======== Brano ========
Peregrinatio Summorum Pontificum 2022

giovedì 25 settembre 2025

Il 'Simili modo' : Modifiche del canone, Parte I

Conosciamo più a fondo le sublimi formule della Messa dei secoli e gli elementi che ne fanno un unicum irreformabile. Ogni semplice sfumatura è densa di significati per nulla scontati a prima vista. Minuzie, patrimonio del passato, da custodire. Conoscerle non è ininfluente per una fede sempre più profonda e radicata. Grande gratitudine a chi ce le offre con tanta generosa puntualità. Nella nostra traduzione da New Liturgical Movement : Il 'Simili modo' : Modifiche del canone, Parte I. Qui l'indice dell'analisi delle altre formule.

Il 'Simili modo' : Modifiche del canone, Parte I

Il fenomeno più sorprendente nel testo romano, scrive Josef Jungmann, «è l'aumento delle parole di consacrazione pronunciate sul calice». [1]

Possiamo organizzare questi aumenti che si trovano nel Simili modo in due categorie certamente soggettive: non sorprendenti e sorprendenti.

Non sorprendenti
Nella categoria "non sorprendente" inserisco quanto segue:
Sanctas ac venerabiles manus suas e benedixit. Non sorprende che le mani di Cristo siano descritte come "sante e venerabili", poiché questa stessa amorevole descrizione si trova nella preghiera per la consacrazione dell'ostia. Né sorprende che la preghiera affermi che Cristo "benedisse" il calice prima di consacrare il vino (un dettaglio non menzionato nel Nuovo Testamento), poiché la stessa cosa si dice anche nella consacrazione precedente.

Novi et æterni testamenti. Al termine “Nuova Alleanza”, la preghiera aggiunge “ed eterna”. L’aggiunta è stata probabilmente ispirata da Ebrei 13, 20-21:
E il Dio della pace, che ha fatto ritornare dai morti il pastore grande delle pecore, il nostro Signore Gesù Cristo, nel sangue di un'alleanza eterna, vi renda idonei a ogni bene, perché possiate fare la sua volontà.
========
▶ Consegna A:
Nei record, riscrivi il tratto dalla riga che contiene "Given the image, would" fino alla fine dei record, rinominando "white wall" in "cream wall" e lasciando invariato tutto il resto.
I record non hanno alcun legame con il brano.
======== Materiale mostrato ========
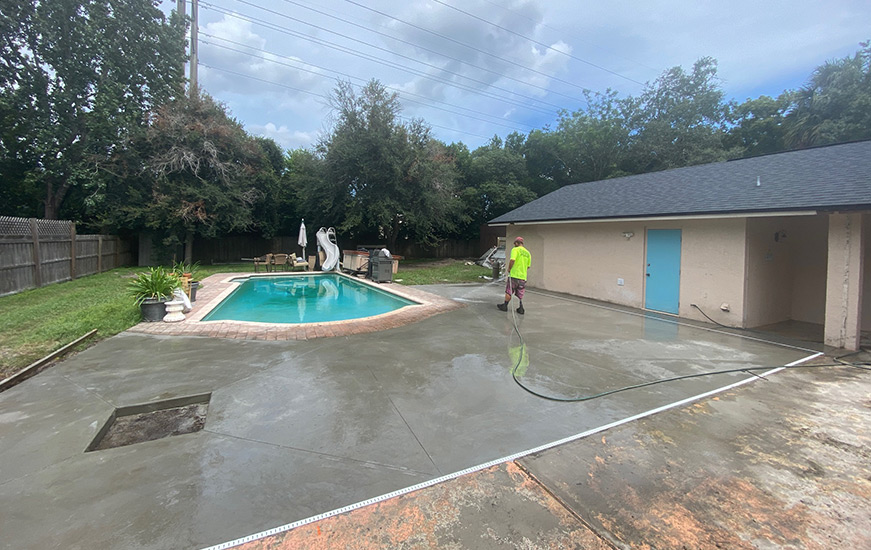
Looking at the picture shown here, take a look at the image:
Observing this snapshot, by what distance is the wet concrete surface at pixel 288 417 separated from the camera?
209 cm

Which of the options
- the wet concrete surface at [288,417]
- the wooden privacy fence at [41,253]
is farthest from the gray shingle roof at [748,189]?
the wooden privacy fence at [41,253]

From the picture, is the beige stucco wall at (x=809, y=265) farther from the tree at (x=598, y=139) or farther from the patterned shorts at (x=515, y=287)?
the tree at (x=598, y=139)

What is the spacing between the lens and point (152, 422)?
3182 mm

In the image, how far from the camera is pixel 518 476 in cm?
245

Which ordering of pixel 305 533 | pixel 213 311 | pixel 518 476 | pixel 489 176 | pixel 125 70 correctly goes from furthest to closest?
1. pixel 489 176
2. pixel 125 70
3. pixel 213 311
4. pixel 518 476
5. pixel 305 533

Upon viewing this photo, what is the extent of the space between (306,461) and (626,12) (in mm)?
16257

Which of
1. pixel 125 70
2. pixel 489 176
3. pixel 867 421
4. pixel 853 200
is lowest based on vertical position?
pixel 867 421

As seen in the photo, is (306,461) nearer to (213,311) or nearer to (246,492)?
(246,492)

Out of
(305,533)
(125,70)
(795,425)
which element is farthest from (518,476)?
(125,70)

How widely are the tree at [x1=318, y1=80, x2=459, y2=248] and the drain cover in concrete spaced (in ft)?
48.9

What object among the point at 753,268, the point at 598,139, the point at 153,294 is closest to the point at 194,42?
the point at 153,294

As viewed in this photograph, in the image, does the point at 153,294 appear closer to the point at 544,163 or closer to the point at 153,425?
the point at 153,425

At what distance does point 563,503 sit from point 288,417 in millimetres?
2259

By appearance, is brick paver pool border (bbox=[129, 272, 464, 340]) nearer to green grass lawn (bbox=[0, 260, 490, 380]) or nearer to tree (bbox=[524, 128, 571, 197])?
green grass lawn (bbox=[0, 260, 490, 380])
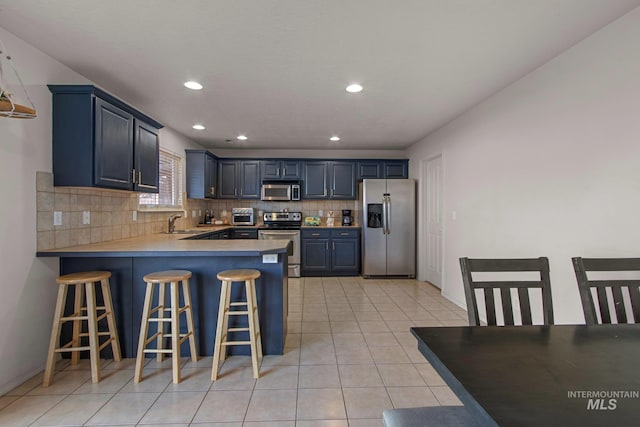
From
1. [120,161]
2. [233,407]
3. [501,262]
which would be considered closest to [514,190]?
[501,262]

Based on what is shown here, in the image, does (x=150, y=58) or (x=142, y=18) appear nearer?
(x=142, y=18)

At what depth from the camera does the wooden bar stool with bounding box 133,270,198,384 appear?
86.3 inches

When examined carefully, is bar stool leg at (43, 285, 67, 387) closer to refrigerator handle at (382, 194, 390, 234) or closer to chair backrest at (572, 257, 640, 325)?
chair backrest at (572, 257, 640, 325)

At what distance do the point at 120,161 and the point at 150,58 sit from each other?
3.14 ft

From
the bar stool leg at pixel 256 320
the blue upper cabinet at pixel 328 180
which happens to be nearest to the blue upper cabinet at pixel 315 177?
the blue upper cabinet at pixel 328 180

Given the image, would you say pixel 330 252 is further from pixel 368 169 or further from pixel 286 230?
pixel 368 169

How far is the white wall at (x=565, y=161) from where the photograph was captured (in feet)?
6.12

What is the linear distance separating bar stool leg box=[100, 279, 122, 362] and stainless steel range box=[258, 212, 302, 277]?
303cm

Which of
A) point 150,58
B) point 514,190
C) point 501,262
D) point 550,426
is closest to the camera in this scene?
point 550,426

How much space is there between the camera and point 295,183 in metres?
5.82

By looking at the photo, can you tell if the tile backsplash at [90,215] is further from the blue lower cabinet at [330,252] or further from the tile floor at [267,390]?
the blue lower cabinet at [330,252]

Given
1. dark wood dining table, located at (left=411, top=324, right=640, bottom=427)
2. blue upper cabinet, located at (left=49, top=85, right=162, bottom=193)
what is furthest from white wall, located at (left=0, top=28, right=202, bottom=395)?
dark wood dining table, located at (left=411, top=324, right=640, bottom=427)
========
▶ Consegna B:
Trascrivi senza alcuna modifica il tratto del brano sul canone della Messa da "Peregrinatio Summorum Pontificum" fino a "delle altre formule.".

▶ Risposta A:
Given the image, would you say pixel 330 252 is further from pixel 368 169 or further from pixel 286 230?
pixel 368 169

How far is the cream wall at (x=565, y=161) from where the photograph was captured (in feet)?
6.12

What is the linear distance separating bar stool leg box=[100, 279, 122, 362] and stainless steel range box=[258, 212, 302, 277]?
303cm

Which of
A) point 150,58
B) point 514,190
C) point 501,262
D) point 550,426
is closest to the camera in this scene?
point 550,426

How much space is there between the camera and point 295,183 in metres?
5.82

By looking at the photo, can you tell if the tile backsplash at [90,215] is further from the blue lower cabinet at [330,252] or further from the tile floor at [267,390]?
the blue lower cabinet at [330,252]

Given
1. dark wood dining table, located at (left=411, top=324, right=640, bottom=427)
2. blue upper cabinet, located at (left=49, top=85, right=162, bottom=193)
what is furthest from cream wall, located at (left=0, top=28, right=202, bottom=395)?
dark wood dining table, located at (left=411, top=324, right=640, bottom=427)

▶ Risposta B:
Peregrinatio Summorum Pontificum 2022

giovedì 25 settembre 2025

Il 'Simili modo' : Modifiche del canone, Parte I

Conosciamo più a fondo le sublimi formule della Messa dei secoli e gli elementi che ne fanno un unicum irreformabile. Ogni semplice sfumatura è densa di significati per nulla scontati a prima vista. Minuzie, patrimonio del passato, da custodire. Conoscerle non è ininfluente per una fede sempre più profonda e radicata. Grande gratitudine a chi ce le offre con tanta generosa puntualità. Nella nostra traduzione da New Liturgical Movement : Il 'Simili modo' : Modifiche del canone, Parte I. Qui l'indice dell'analisi delle altre formule.